- [To be done]
[a] Answer these questions from the passage on validating the TOEFL speaking test:
(i) Which inference does the framework list fifth?
(ii) What type of study is often used to check whether cut scores are appropriate?
(iii) Which publication reports the framework's use in validating the revised TOEFL?
[b] Please continue the passage on validating the TOEFL speaking test, starting after its final sentence.

The fifth inference in the framework is extrapolation . The warrant that supports this inference is that the speaking constructs that are assessed in the speaking test account for test takers' spoken performance in English-medium universities. The first key assumption underlying this warrant is that test takers' performance on the TOEFL speaking test is related to their ability to use language in English-medium universities. Backing for this assumption is typically collected through correlation studies, that is, correlating test takers' performance on the speaking test with an external criterion representing their ability to use language in the TLU domains (e.g., teachers' evaluation of students' speaking proficiency of academic English). The second key assumption for extrapolation is that raters' use of the rating scales reflects how spoken performance is evaluated in English-medium universities. For this assumption, qualitative studies can be undertaken to compare raters' cognitive processes with those of linguistic laypersons in English-medium universities such as subject teachers.

The last inference is utilization . The warrant supporting this inference is that the speaking test scores are communicated in appropriate ways and are useful for making decisions. The assumptions that underlie the warrant include: (a) the meaning of the TOEFL speaking test scores is clearly interpreted by relevant stakeholders, such as admissions officers, test takers, and teachers; (b) cut scores are appropriate for making relevant decisions about students; and (c) the TOEFL speaking test has a positive influence on English teaching and learning. To collect the backings for the first assumption, qualitative studies (e.g., interviews, focus groups) can be conducted to explore stakeholders' perceptions of how the speaking test scores are communicated. For the second assumption, standard setting studies are often implemented to interrogate the appropriateness of cut scores. The last assumption is usually investigated through test washback studies, exploring how the speaking test influences English teaching and learning practices.

The framework was used in the validation of the revised TOEFL, as reported in Chapelle et al. (2008) , as well as in low-stakes classroom-based assessment contexts (e.g., Chapelle et al., 2015 ). According to Chapelle et al. (2010) , this framework features several salient advantages over other alternatives. First, given the dynamic and context-mediated nature of language ability, it is extremely challenging to use the definition of a language construct as the basis for building the validity argument. Instead of relying on an explicit definition of the construct, the argument-based approach advocates the specification of a network of inferences, together with their supporting warrants and underlying assumptions that link test takers' observed performances to score interpretation and use. This framework also makes it easier to formulate validation research plans. Since every assumption is associated with a specific inference, research questions targeting each assumption are developed ‘in a more principled way as a piece of an interpretative argument' ( Chapelle et al., 2010 , p. 8). As such, the relationship between validity argument and validation research becomes more apparent. Another advantage of this approach to test validation it that it enables the structuring and synthesis of research results into a logical and coherent validity argument, not merely an amalgamation of research evidence. By so doing, it depicts the logical progression of how the conclusion from one inference becomes the starting point of the next one, and how each inference is supported by research. Finally, by constructing a validity argument, this approach allows for a critical evaluation of the logical development of the validity argument as well as the research that supports each inference. In addition to the advantages mentioned above for test validation research, this framework is also very comprehensive, making it particularly suitable for this review study.

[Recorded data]
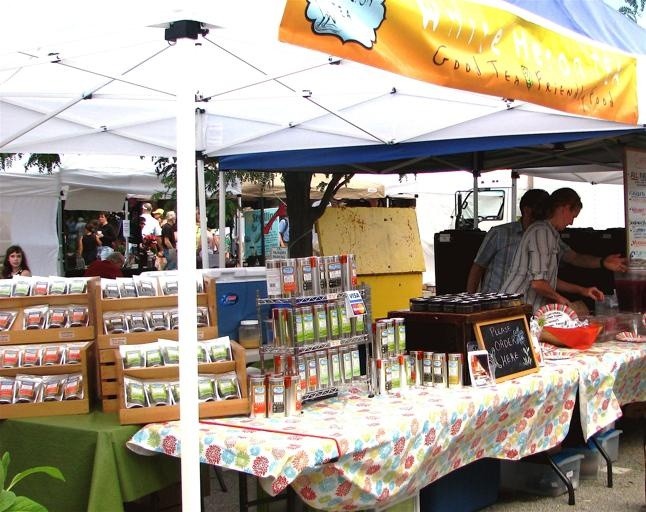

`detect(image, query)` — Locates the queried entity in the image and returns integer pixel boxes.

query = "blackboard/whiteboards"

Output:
[473,315,539,384]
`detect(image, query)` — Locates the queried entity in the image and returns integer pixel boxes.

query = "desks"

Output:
[125,359,579,509]
[3,411,181,511]
[540,339,645,490]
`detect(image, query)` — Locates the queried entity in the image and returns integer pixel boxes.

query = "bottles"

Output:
[410,350,463,388]
[374,318,407,392]
[239,320,261,349]
[273,344,360,390]
[272,299,366,347]
[248,373,302,419]
[266,253,360,298]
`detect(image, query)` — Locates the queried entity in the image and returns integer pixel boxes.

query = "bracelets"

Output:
[600,256,605,269]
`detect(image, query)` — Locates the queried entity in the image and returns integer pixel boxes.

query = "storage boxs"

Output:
[599,427,624,463]
[561,435,606,480]
[381,492,420,511]
[539,450,585,498]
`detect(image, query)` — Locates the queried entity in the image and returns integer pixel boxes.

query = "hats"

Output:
[152,208,164,214]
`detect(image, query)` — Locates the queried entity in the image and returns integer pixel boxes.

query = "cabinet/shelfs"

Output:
[255,282,374,406]
[0,275,251,425]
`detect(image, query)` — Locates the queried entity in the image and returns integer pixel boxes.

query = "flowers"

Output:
[141,234,160,255]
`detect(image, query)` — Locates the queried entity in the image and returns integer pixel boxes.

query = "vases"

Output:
[146,249,154,268]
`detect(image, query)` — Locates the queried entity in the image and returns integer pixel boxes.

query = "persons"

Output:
[277,217,289,248]
[65,202,235,280]
[498,188,605,315]
[466,189,628,295]
[0,244,31,279]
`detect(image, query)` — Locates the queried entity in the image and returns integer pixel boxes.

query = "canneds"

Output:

- [Responses to the exercise]
[a]
(i) Extrapolation.
(ii) Standard setting studies.
(iii) Chapelle et al. (2008).

[b]
By incorporating this argument-based validation framework in a narrative review of the published research on speaking assessment, this study aims to address the following research questions:

RQ1. How does the published research on speaking assessment represent the six inferences in the argument-based validation framework?

RQ2. What are the speaking assessment topics that constituted the focus of the published research?

RQ3. What methods did researchers adopt to collect backings for the assumptions involved in each inference?

This study followed the research synthesis steps recommended by Cooper et al. (2019) , including: (1) problem formation; (2) literature search; (3) data evaluation; (4) data analysis; (5) interpretation of results; and (6) public presentation. This section includes details regarding article search and selection, and methods for synthesizing our collected studies.

Article Search and Selection

We collected the articles on speaking assessment that were published in LT from 1984 1 to 2018 and LAQ from 2004 to 2018. These two journals were targeted because: (a) both are recognized as leading high-impact journals in the field of language assessment; (b) both have an explicit focus on assessment of language abilities and skills. We understand that numerous other journals in the field of applied linguistics or educational evaluation also publish research on speaking and its assessment. Admittedly, if the scope of our review extends to include more journals, the findings might be different; however, given the high impact of these two journals in the field, a review of their published research on speaking assessment in the past three decades or so should provide sufficient indication of the directions in assessing speaking proficiency. This limitation is discussed at the end of this paper.

The PRISMA flowchart in Figure 2 illustrates the process of article search and selection in this study. A total of 120 articles were initially retrieved through manually surveying each issue in the electronic archives of the two journals, containing all articles published in LT from 1984 to 2018 and LAQ from 2004 to 2018. Two inclusion criteria were applied: (a) the article had a clear focus on speaking assessment. Articles that targeted the whole language test involving multiple skills were not included; (b) the article reported an empirical study in the sense that it investigated one or more aspects of speaking assessment through the analysis of data from either speaking assessments or designed experimental studies.

Figure 2 . PRISMA flowchart of article search and collection.

Through reading the abstracts carefully, 13 articles were excluded from our analysis, with two special issue editorials and 11 review or position papers. A further examination of the remaining 107 articles revealed that three of them involved multiple language skills, suggesting a lack of primary focus on speaking assessment. These three articles were therefore excluded from our analysis, yielding 104 studies in our collection. Of the 104 articles, 73 (70.19%) were published in LT and 31 (29.81%) were published in LAQ . All these articles were downloaded in PDF format and imported into NVivo 12 ( QSR, 2018 ) for analysis.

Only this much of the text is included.